_設定課題_.
1. 抽出テキストについて、"但し、付け加えるならば、後書"から"て頂ければ間違いないだろう。"に至るまでの部分すべてを、一字も変えずに出力せよ。
2. 抽出テキストの記述に基づき、次の問いに答えよ。
(a) レビューが日本で行われた日付はいつか。
(b) 本書が目を向けた絵画は、どの時代のものか。
(c) 本書で言う「politics」には、「政治」のほかにどのような意味が含まれるとされているか。
3. 抽出テキスト中でかぎ括弧「」に囲まれている語句を、重複を除いてすべて列挙せよ。

_抽出テキスト_.
※ ※ ※

2022年3月30日に日本でレビュー済み
Amazonで購入
私達は常に芸術には理想を求めてしまう所為であろうか…ともすれば芸術は俗世間とは切り離され、ましてや政治等の汚い世界とは無縁であるかのように勘違いしがちである。
だが、実際には芸術は常に権力者に利用され、政治を反映し、世間に影響を与え続けて来た。
そこで、私達にとっても馴染み深い近代の絵画に目を向けて、芸術と政治の相互関係を考察したのが本書である。
但し、付け加えるならば、後書きにもあるように、本書で言う所の「politics」には「政治」のみならず「政策」や「戦略」等の幅広い意味を含むと言う…否、実際に読んでみると「政治学」と言うよりも寧ろ「社会学」に近いものがあり、歴史背景や思想史等をもカバーしているので、謂わば「芸術の時代性」を読み解いていると考えて頂ければ間違いないだろう。

さて、本書で最も工夫が凝らされているのは漠然とした抽象論ではなく、特定の芸術家にスポットを当てて具体的に解説している所であろうか。

※ ※ ※

_提供データ_.
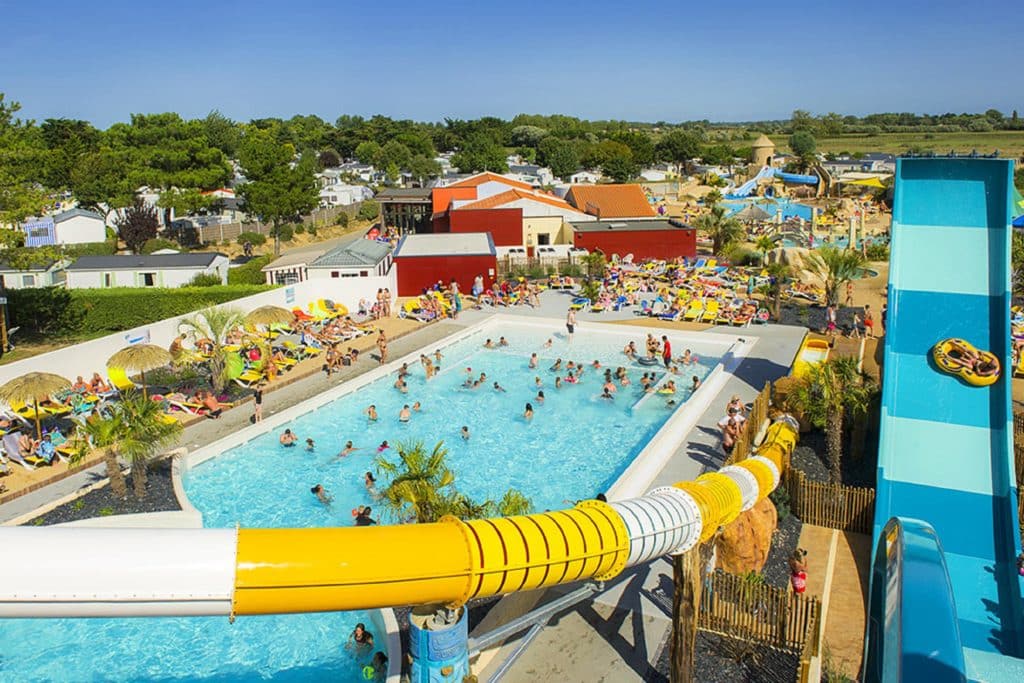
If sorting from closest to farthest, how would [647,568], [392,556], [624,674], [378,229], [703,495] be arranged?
[392,556], [703,495], [624,674], [647,568], [378,229]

※ ※ ※

_回答_.
1.
但し、付け加えるならば、後書きにもあるように、本書で言う所の「politics」には「政治」のみならず「政策」や「戦略」等の幅広い意味を含むと言う…否、実際に読んでみると「政治学」と言うよりも寧ろ「社会学」に近いものがあり、歴史背景や思想史等をもカバーしているので、謂わば「芸術の時代性」を読み解いていると考えて頂ければ間違いないだろう。

2.
(a) 2022年3月30日
(b) 近代
(c) 「政策」や「戦略」等の幅広い意味

3.
「politics」
「政治」
「政策」
「戦略」
「政治学」
「社会学」
「芸術の時代性」